You’ve heard the expression in writing that you may come to a point where you must “kill your darlings.” Some will even say kill every last one of the son of a—oops. I was channeling someone else for a moment. Some darlings are okay to keep, but some should be killed. But how to know which and who came up with the idea of the da—yeah, channeling again.
There once was a man named Q, who didn’t know what to do, then one day, decided to say, all your darlings do slay.
In 1912 Arthur Quiller-Couch became a professor at Cambridge. In his first series of lectures he coined a phrase, or at least it is our earliest noted use of said phrase and in the portion of that lecture it went like this:
“[If] you here require a practical rule of me, I will present you with this: ‘Whenever you feel an impulse to perpetrate a piece of exceptionally fine writing, obey it—whole-heartedly—and delete it before sending your manuscript to press. Murder your darlings.”~Arthur Quiller-Couch from On the Art of Writing Lectures delivered in the University of Cambridge 1913-1914.-Page 146
If this be much too much for some to grasp and too ancient I shall refer you to a more god like being in the eyes of us mere mortallaic scribes.
“Kill your darlings, kill your darlings, even when it breaks your egocentric little scribbler’s heart, kill your darlings.” ~Stephen King from his On Writing: A Memoir of the Craft.
Perhaps even that is a little too old school for some. How about this?
“I absolutely believe in taking out things that make the story better if they aren’t there. Just as I believe in writing scenes you didn’t want to write, when you’re doing the second draft, because it makes the story work better if they are there.
Other than that, I think you’re God when you write, and you get to make the universe the way you want it. If you’ve written something really good, why would you get rid of it? Normally the bits that I really like are the bits that my readers really like too.”~Neil Gaiman , his Tumblr,com page March 18, 2012 (This link will open in this page.)

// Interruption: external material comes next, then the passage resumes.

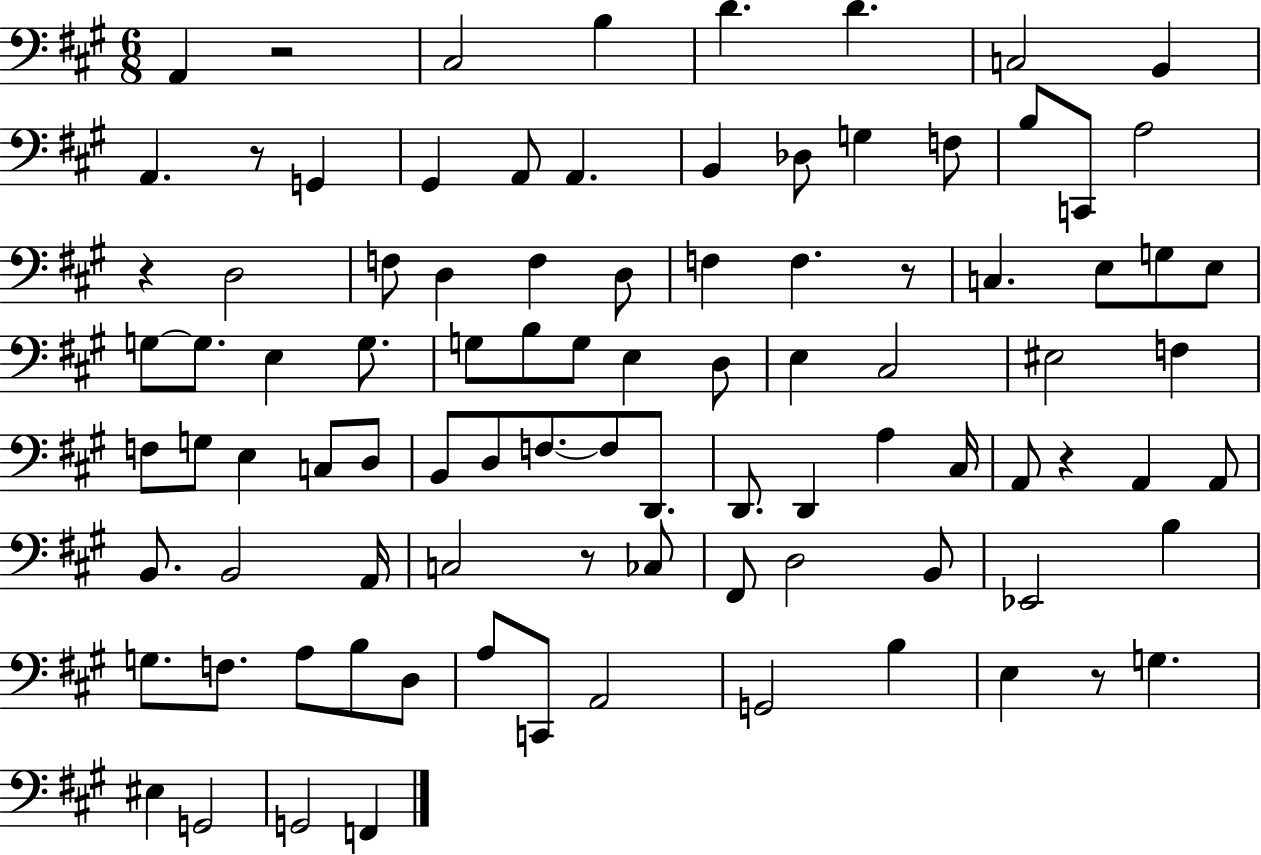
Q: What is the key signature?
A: A major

If you are still with me then you are wondering what my advice is on how to kill your darlings. What one piece of advice can I give that you may not have heard before?

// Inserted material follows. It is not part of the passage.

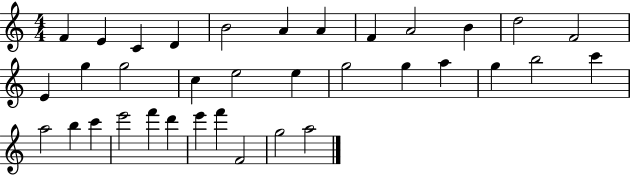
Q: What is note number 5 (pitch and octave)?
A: B4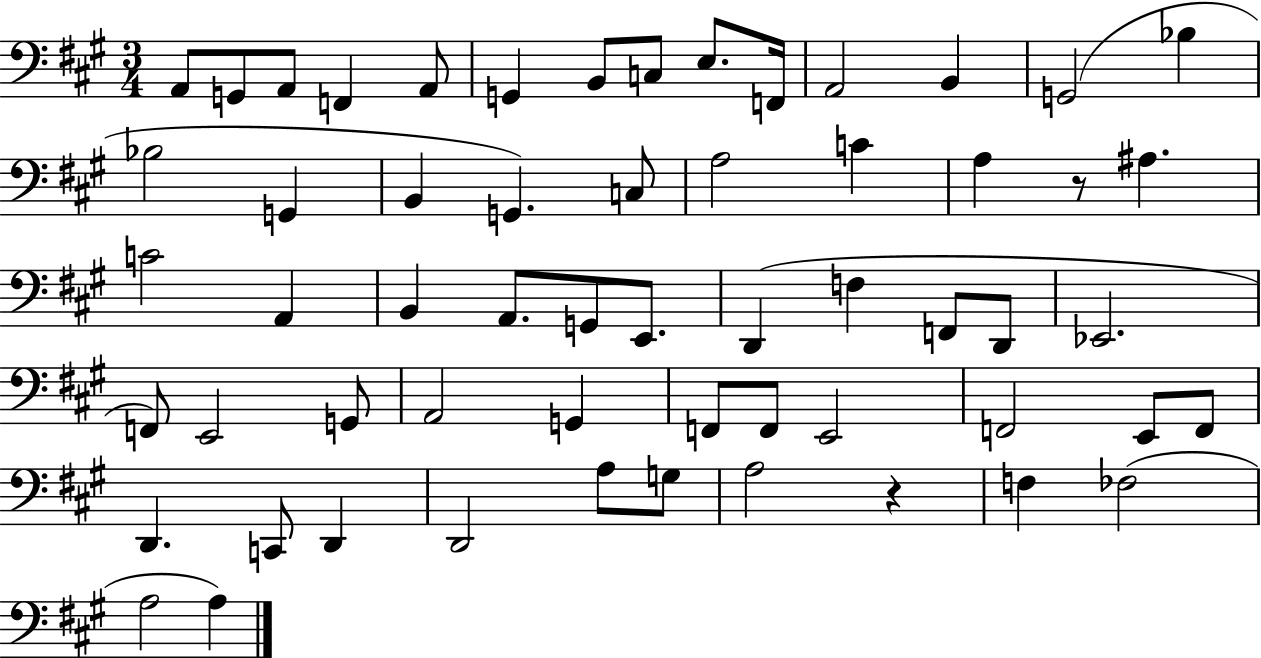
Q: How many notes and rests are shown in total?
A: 58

Write and draft and draft until you loath, you despise, you literally wish to KILL your novel. The darlings will then leap from the page and sacrifice themselves. Until this point your darlings are in disguise.
I speak from experience. Recently I’ve been working on draft after draft of a book I began back in 2012 or earlier. 300 pages of words, non-stop for days on end have been my life. I know all of you reading can feel me on this one. I am now in stage 25 of writer draft coma and am hooked up to an IV of coffee—I only started drinking coffee a few weeks ago. I think there may be a correlation, and yes that’s how bad it’s been. No, not the story, but how dedicated I am to getting this one exactly how I want it.

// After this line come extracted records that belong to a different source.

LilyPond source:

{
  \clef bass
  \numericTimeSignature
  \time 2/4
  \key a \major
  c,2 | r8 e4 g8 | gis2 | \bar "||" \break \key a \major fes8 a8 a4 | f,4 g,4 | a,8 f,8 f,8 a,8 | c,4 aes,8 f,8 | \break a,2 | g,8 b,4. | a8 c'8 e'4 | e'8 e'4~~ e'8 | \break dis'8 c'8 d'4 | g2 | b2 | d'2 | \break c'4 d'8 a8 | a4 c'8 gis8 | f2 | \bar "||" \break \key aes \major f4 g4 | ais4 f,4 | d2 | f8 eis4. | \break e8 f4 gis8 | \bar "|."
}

In stage 25 it happened. I. Killed. A. Darling. Then. Another. I began to read and see the saccharine everywhere. Those cheesy bits of one-liners in the interior monologue of the narrator that is supposed to be cool because he represents ME! I had reached hatred level. The more I read, the more it became obvious that I, the narrator would NOT say these things. No one in their right mind would read these words and say, “Oh yes, I’ve thought those very same things myself.”
Some of you are saying at this time, “I will never loath my novel.” By loathing your novel I am in effect stating you are loathing the process of continuously laboring over the need to draft and draft. Your mind will eventually have mercy on you.
But how can you do this? I realized somethings.
One is as I said before there are things people just don’t say. They draw attention to the writing. They pull me out of the story, even my own story.
Then I determined things I had in the story were things people skipped. You know those passages in a book you will likely skip as you go along. You get to certain parts and you want to know this, not that. “That” is a darling. “This” is what you need. I found a way to get out of the way of the story. I want my stories read. Is my story the same story without “That”? If the answer is yes, then son long to “That”. Yes, I know I am using quotation marks too often but I am doing it for emphasis.
Going through my novel again I have made great cuts and slashes. Phrasing is improving left and right, pace has improved, the voices of the characters are becoming more distinct. It has taken a long time to get to this point and a lot of pain, in the literal sense. I would not change a moment of it. What I discovered is something that will help me for the remainder of my writing career.
Will this be the piece of advice that helps you get to that goal you have? I don’t know, but every tip is worth at least reading about. I’ve found I gain something each time, or I lose brain cells from the sheer duh duh duh of the person who thought they should be giving advice. Yes, go ahead and say it as you finish reading this about me. All together now. DUH DUH DUH.
But one last bit of advice. Make certain to save that previous draft. When it comes time for your Beta-Readers to read, you may find you need to Frankenstein some Darlings.